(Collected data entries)

= = = =

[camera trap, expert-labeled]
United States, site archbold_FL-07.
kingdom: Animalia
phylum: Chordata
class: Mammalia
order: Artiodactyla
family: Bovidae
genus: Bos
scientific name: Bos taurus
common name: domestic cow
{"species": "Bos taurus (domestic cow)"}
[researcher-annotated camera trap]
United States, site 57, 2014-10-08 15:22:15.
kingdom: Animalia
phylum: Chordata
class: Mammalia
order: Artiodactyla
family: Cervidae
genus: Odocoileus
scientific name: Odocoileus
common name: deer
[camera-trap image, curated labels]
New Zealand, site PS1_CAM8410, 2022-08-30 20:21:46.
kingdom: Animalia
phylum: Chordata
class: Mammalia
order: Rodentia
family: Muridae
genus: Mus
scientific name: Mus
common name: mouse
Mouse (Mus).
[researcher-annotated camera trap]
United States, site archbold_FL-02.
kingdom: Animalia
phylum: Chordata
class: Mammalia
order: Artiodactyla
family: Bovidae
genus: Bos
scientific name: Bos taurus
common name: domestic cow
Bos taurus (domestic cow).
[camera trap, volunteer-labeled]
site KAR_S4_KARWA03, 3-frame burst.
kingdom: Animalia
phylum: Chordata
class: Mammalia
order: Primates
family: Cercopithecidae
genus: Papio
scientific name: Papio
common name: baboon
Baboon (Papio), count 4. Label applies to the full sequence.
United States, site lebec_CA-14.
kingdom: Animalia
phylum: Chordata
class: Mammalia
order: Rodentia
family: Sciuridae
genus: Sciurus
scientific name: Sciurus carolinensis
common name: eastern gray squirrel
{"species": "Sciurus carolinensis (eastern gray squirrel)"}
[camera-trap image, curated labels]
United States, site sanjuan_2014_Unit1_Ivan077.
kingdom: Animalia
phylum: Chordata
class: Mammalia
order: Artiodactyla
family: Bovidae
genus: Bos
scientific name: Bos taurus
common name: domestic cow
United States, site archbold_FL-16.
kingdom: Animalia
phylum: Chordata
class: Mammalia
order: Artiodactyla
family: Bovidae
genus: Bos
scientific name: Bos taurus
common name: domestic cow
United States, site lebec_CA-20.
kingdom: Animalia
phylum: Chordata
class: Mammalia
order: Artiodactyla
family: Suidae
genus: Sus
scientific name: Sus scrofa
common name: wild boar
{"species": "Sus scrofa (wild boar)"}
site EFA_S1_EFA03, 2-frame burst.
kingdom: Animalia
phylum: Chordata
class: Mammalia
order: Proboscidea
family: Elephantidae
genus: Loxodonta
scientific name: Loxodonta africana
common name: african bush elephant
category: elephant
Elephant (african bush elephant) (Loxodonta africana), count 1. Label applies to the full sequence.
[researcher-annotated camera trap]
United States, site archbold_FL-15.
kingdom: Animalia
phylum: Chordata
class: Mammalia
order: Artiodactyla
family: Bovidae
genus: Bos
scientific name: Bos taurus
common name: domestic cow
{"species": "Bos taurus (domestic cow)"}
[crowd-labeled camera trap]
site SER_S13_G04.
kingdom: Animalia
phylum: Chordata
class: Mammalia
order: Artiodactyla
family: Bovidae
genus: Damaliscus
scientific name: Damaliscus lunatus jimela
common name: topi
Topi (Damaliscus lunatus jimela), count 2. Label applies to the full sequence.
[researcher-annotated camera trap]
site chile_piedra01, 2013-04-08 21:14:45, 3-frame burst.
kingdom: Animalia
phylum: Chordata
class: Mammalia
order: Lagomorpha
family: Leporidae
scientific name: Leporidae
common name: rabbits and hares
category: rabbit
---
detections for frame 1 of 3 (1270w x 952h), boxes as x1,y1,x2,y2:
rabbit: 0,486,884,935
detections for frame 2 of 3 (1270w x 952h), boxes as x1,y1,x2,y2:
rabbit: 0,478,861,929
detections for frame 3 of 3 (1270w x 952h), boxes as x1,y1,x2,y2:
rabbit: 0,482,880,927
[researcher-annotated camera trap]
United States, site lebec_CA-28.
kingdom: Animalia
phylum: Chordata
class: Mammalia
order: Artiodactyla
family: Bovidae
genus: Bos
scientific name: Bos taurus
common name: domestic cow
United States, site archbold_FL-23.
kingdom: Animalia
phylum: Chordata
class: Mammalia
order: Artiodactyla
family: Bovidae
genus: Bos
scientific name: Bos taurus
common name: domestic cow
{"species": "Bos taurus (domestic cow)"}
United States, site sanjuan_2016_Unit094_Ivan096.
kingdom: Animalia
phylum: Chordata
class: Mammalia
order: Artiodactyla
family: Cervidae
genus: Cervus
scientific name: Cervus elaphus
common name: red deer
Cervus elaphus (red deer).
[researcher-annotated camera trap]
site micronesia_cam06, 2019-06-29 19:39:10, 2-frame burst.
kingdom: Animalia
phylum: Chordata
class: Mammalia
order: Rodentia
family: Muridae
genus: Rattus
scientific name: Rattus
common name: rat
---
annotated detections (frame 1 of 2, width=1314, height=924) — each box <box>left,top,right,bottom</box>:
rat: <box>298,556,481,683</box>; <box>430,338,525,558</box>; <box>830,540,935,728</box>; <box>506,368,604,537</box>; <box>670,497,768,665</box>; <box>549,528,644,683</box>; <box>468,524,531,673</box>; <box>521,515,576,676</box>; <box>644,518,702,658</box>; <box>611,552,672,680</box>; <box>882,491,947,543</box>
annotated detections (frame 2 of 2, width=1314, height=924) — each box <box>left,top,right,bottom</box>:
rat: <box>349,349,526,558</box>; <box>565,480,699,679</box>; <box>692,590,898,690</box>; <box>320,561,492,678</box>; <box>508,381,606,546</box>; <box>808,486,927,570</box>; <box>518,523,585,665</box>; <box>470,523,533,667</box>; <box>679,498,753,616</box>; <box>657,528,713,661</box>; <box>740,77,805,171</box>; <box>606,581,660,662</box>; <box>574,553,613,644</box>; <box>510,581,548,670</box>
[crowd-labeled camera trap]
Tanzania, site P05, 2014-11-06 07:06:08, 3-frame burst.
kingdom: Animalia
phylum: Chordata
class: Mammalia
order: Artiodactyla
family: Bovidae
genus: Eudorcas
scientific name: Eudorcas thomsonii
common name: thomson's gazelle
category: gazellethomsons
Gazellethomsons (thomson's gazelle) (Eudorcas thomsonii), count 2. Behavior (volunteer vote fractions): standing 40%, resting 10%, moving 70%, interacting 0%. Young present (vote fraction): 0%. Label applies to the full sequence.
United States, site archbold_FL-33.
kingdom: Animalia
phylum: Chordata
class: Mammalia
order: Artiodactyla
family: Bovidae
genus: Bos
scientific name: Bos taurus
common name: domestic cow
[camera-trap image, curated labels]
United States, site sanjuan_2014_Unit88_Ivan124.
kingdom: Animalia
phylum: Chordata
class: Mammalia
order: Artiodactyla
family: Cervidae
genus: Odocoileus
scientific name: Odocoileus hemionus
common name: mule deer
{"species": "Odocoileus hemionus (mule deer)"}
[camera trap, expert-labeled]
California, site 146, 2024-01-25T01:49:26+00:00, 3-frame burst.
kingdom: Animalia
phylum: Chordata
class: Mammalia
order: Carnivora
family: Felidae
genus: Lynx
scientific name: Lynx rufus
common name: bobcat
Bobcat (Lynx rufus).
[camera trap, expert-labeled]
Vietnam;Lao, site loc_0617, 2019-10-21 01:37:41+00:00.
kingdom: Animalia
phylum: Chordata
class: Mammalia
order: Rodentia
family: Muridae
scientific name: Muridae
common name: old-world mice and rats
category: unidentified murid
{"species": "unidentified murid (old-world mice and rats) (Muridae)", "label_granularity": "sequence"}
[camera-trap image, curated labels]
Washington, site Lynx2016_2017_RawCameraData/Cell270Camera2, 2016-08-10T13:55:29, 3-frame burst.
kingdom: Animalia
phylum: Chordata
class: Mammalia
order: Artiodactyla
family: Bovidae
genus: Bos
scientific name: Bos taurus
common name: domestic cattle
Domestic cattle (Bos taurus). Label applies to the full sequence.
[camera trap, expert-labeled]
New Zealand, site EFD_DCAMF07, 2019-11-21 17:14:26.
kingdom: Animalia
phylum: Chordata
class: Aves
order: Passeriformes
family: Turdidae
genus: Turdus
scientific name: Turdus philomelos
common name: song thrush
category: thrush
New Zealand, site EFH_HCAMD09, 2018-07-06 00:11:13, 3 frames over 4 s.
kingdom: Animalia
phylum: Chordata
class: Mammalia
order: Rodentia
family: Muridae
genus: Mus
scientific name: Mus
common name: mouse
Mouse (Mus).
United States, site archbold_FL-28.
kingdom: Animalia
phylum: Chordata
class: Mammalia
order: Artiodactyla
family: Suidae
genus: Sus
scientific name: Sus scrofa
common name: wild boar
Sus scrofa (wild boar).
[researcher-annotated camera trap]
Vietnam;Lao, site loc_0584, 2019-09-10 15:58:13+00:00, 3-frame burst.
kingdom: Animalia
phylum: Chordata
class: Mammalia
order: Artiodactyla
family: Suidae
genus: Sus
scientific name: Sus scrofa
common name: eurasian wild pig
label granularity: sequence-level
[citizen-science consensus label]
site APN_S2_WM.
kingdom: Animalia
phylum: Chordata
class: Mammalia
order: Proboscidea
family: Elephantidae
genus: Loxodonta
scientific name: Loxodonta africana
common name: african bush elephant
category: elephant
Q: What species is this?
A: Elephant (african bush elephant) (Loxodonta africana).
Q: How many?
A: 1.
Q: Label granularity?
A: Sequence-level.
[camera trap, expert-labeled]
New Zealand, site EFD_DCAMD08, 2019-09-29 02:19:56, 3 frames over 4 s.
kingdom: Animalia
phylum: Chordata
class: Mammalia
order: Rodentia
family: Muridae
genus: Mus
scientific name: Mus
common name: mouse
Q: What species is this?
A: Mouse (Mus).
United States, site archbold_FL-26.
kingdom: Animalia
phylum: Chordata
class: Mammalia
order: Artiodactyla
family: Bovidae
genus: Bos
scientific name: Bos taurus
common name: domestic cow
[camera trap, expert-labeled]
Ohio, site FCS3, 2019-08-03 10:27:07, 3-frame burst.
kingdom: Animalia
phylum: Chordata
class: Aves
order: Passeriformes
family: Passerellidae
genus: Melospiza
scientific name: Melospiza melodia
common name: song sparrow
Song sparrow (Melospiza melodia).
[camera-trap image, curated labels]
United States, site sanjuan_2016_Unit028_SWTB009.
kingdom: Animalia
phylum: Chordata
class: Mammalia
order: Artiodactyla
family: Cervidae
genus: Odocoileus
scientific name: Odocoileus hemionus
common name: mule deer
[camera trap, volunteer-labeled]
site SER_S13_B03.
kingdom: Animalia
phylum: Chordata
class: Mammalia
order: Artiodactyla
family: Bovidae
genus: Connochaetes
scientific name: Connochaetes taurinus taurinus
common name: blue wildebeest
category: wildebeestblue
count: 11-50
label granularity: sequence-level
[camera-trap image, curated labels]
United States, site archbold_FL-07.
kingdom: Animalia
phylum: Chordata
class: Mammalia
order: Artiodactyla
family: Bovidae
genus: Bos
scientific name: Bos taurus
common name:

= = = =

▶ _ACTION ITEM_
Please count up the lines above that include the string "unidentified" and respond with the total alone.

▶ _WRITTEN SOLUTION_
2